There’s a sweet, reverential hush at the Waves in January. The crisp mountain air, the steam, the attention to detail and the principle of nothing extraneous usher in your inner exploration. A long soak, a flash in the cold plunge, a return to your room to bask beside the fire—it all reawakens your senses. Treat yourself to dinner at Izanami, the spa’s new restaurant and sake bar.

Ten Thousand Waves, tenthousandwaves.com.

Chi Kung 

Martial arts teacher Sifu Lin, founder of Albuquerque’s Chinese Culture Center, demonstrates the way we breathe as babies: fully, deeply, with gusto, pulling air into our abdomens until they swell like  balloons, then exhaling completely. The effects on our bodies of pulling in such health-giving chi, or life energy, are vitally important. Chi Kung, with roots dating back over 4,000 years in Chinese culture, is dedicated to “building up the fire” and stoking the body’s inner furnace with deep abdominal breathing. Chi Kung students learn from their own experience that the martial art brings warmth to the body’s core, along with an infusion of life-enhancing oxygen, resulting in not only more inner strength but relief from chronic pain and supposedly incurable diseases.
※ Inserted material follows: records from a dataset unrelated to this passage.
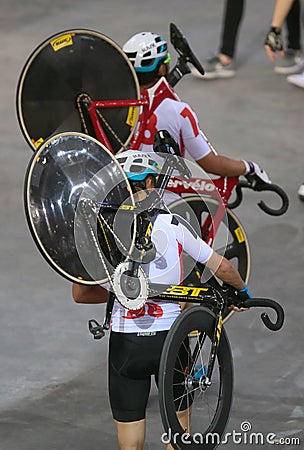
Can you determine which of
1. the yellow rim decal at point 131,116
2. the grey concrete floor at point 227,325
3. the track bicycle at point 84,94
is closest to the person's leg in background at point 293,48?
the grey concrete floor at point 227,325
With a few lessons in the basics, you can make this art your own daily practice, in a group class or in a natural setting of your own choosinga beach, an arroyo, a mesa top.
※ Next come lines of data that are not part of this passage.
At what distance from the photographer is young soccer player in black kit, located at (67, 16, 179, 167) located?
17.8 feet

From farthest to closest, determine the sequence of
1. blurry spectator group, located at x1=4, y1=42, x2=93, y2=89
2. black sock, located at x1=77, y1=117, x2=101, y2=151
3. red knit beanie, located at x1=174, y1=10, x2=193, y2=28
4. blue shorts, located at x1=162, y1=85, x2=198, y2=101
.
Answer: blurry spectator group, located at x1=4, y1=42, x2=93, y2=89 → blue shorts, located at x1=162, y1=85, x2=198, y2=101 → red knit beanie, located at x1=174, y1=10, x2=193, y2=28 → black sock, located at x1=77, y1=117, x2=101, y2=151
Chinese Culture Center, chineseculturecenter-abq.com.

La Farge Library’s Children’s Room

Remember simpler days, lying on the rug with a picture book, becoming part of the world described within its illustrations as a whole afternoon goes by? You can still do that. Venture through the rainbow tunnel into the children’s room at the Llano Street library. Picture-book shelves create a circular haven. Shuck off your coat, sit on the carpet, absorb the colorful book jackets. Let books choose you. Curl up in a window seat.

One Morning in Maine. Inhale. Robert McCloskey’s soft pencil drawings of a time out of time. Jane spills her milk, but only the cat notices, lapping the floor. The sisters run down the beach, calling to seagulls and tall pines as their father digs clams. They all row to the mainland, hair blown straight back behind them in the stiff wind. Men at the general store admire the gap where Jane’s loose tooth used to be. Exhale. Ahhhh.